**Exercise:** Please update the items below so that every "painted palm tree" becomes "palm tree mural", with everything else unchanged. Leave the pictures out of your answer.

Spatial reasoning items:
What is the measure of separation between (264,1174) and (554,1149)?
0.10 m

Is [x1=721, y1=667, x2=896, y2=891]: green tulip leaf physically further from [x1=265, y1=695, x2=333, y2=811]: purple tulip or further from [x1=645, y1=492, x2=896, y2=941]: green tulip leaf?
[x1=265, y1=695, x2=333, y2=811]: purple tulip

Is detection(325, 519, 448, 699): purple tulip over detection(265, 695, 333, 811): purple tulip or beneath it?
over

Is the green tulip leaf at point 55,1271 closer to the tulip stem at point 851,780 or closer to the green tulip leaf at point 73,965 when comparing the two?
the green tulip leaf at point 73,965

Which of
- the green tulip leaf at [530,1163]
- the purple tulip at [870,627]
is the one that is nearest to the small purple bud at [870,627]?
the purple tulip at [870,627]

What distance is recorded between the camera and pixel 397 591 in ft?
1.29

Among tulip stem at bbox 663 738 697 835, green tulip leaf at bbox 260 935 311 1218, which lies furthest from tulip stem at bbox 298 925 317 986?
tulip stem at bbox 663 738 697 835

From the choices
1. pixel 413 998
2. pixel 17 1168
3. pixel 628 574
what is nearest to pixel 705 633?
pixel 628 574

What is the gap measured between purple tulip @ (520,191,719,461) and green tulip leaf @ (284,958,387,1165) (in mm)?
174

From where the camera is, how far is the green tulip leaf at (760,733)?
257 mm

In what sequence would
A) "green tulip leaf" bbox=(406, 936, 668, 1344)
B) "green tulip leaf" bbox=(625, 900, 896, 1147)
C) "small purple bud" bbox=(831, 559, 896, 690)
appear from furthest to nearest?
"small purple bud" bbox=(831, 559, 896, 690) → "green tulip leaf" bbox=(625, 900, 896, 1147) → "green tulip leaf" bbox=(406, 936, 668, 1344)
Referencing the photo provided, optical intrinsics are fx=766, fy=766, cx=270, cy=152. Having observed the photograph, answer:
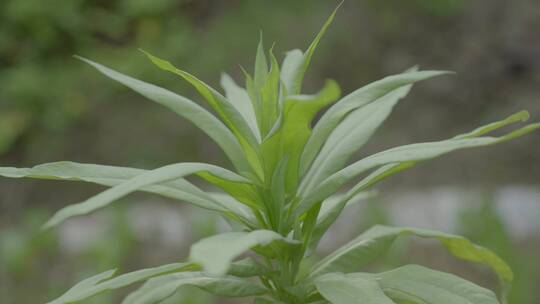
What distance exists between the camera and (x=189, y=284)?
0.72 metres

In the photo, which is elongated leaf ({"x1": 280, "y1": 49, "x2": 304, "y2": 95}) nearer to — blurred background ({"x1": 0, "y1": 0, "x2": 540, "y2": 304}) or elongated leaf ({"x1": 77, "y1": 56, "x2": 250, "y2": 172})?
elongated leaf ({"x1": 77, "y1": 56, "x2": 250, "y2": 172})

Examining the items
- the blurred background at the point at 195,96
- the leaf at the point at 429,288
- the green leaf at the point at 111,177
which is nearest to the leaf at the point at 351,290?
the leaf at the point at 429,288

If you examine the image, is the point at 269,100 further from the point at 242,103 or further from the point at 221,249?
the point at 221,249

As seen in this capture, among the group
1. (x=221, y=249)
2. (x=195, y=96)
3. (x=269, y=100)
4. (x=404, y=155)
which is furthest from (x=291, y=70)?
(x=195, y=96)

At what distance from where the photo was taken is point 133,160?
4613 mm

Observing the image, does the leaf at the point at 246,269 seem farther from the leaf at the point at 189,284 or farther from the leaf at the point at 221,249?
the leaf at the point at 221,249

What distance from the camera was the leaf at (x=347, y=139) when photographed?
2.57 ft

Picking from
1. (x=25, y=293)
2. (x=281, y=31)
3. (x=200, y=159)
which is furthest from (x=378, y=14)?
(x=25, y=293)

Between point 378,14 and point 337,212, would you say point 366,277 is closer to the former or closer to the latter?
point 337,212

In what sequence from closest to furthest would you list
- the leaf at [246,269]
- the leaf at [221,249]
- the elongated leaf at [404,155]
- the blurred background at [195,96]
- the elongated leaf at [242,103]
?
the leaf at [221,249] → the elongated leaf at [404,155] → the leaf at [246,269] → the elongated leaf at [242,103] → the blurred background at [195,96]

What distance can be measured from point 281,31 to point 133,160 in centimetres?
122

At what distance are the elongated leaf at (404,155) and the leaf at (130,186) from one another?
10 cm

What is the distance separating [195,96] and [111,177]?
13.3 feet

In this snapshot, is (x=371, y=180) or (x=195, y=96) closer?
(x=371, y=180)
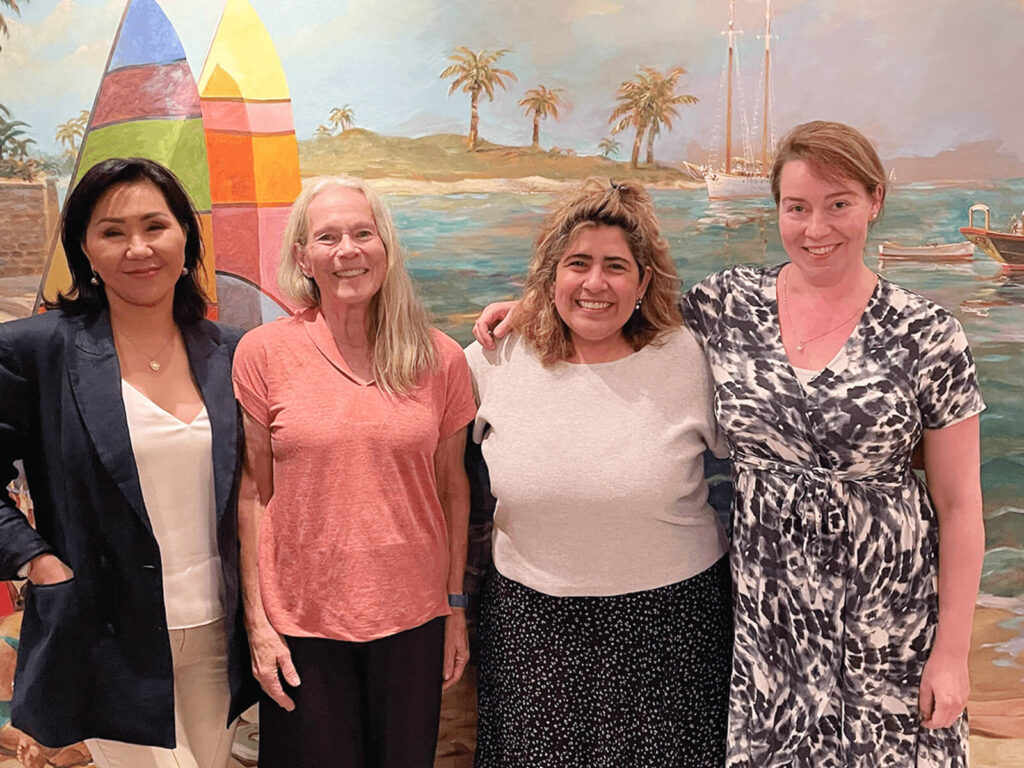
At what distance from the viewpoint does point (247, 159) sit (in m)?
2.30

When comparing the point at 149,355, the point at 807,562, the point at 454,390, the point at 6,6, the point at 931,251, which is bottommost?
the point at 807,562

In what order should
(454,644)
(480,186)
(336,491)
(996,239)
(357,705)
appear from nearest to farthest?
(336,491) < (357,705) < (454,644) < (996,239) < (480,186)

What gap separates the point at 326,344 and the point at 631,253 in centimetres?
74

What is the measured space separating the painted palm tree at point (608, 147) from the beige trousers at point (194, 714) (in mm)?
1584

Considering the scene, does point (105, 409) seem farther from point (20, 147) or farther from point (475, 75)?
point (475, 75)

**Result of this task:**
What is the measure of separation between (264,1174) and (554,1149)?
0.10 m

Is [x1=721, y1=667, x2=896, y2=891]: green tulip leaf physically further from [x1=265, y1=695, x2=333, y2=811]: purple tulip or further from [x1=645, y1=492, x2=896, y2=941]: green tulip leaf?
[x1=265, y1=695, x2=333, y2=811]: purple tulip

Is detection(325, 519, 448, 699): purple tulip over detection(265, 695, 333, 811): purple tulip or beneath it?
over

Is the green tulip leaf at point 55,1271 closer to the tulip stem at point 851,780 or closer to the green tulip leaf at point 73,965 when comparing the two?
the green tulip leaf at point 73,965

Which of
- the green tulip leaf at [530,1163]
- the purple tulip at [870,627]
is the one that is nearest to the small purple bud at [870,627]?
the purple tulip at [870,627]

What distance is recorded between the camera and pixel 397 591 in ft?
1.29

Among tulip stem at bbox 663 738 697 835, green tulip leaf at bbox 260 935 311 1218, which lies furthest from tulip stem at bbox 298 925 317 986?
tulip stem at bbox 663 738 697 835

From the choices
1. pixel 413 998
2. pixel 17 1168
3. pixel 628 574
what is nearest to pixel 705 633?
pixel 628 574

What is the gap measured between purple tulip @ (520,191,719,461) and green tulip leaf @ (284,958,387,1165) (in mm)?
174

From where the camera is, how far is the green tulip leaf at (760,733)?
257 mm

In what sequence would
A) "green tulip leaf" bbox=(406, 936, 668, 1344)
B) "green tulip leaf" bbox=(625, 900, 896, 1147)
C) "small purple bud" bbox=(831, 559, 896, 690)
appear from furthest to nearest?
"small purple bud" bbox=(831, 559, 896, 690) → "green tulip leaf" bbox=(625, 900, 896, 1147) → "green tulip leaf" bbox=(406, 936, 668, 1344)
Referencing the photo provided, optical intrinsics are fx=766, fy=766, cx=270, cy=152. Having observed the photograph, answer:
What distance exists between the camera and (x=189, y=284)?
0.72 metres

In the photo, which is elongated leaf ({"x1": 280, "y1": 49, "x2": 304, "y2": 95}) nearer to — blurred background ({"x1": 0, "y1": 0, "x2": 540, "y2": 304}) or elongated leaf ({"x1": 77, "y1": 56, "x2": 250, "y2": 172})?
elongated leaf ({"x1": 77, "y1": 56, "x2": 250, "y2": 172})

Examining the items
- the blurred background at the point at 195,96
- the leaf at the point at 429,288
- the green leaf at the point at 111,177
which is nearest to the leaf at the point at 351,290?
the leaf at the point at 429,288

If you examine the image, is the point at 269,100 further from the point at 242,103 or further from the point at 221,249?
the point at 221,249

As seen in this capture, among the group
1. (x=221, y=249)
2. (x=195, y=96)
3. (x=269, y=100)
4. (x=404, y=155)
which is furthest from (x=291, y=70)?
(x=195, y=96)

At what distance from where the photo was taken is point 133,160?
4613 mm

Observing the image, does the leaf at the point at 246,269 seem farther from the leaf at the point at 189,284 or farther from the leaf at the point at 221,249?
the leaf at the point at 221,249

What distance from the camera was the leaf at (x=347, y=139) when photographed?
2.57 ft

Picking from
1. (x=25, y=293)
2. (x=281, y=31)
3. (x=200, y=159)
which is furthest from (x=378, y=14)?
(x=25, y=293)

Between point 378,14 and point 337,212, would you say point 366,277 is closer to the former or closer to the latter?
point 337,212

In what sequence from closest to furthest would you list
- the leaf at [246,269]
- the leaf at [221,249]
- the elongated leaf at [404,155]
- the blurred background at [195,96]
- the elongated leaf at [242,103]
?
the leaf at [221,249] → the elongated leaf at [404,155] → the leaf at [246,269] → the elongated leaf at [242,103] → the blurred background at [195,96]

What distance can be measured from point 281,31 to point 133,160 in centimetres?
122

At what distance are the elongated leaf at (404,155) and the leaf at (130,186) from one another?
10 cm

What is the distance separating [195,96] and [111,177]?
13.3 feet

In this snapshot, is (x=371, y=180) or (x=195, y=96) closer?
(x=371, y=180)
At what distance from the viewpoint does point (247, 159) sit (in m)?
2.30

When comparing the point at 149,355, the point at 807,562, the point at 454,390, the point at 6,6, the point at 931,251, which is bottommost?
the point at 807,562

In what order should
(454,644)
(480,186)
(336,491)
(996,239)
(357,705)
appear from nearest to farthest?
(336,491) < (357,705) < (454,644) < (996,239) < (480,186)

What gap separates the point at 326,344 and the point at 631,253 in centimetres?
74

What is the measured space separating the palm tree mural at point (608, 147) from the beige trousers at point (194, 714) (in mm)?
1584

Considering the scene, does point (105, 409) seem farther from point (20, 147) or farther from point (475, 75)?
point (475, 75)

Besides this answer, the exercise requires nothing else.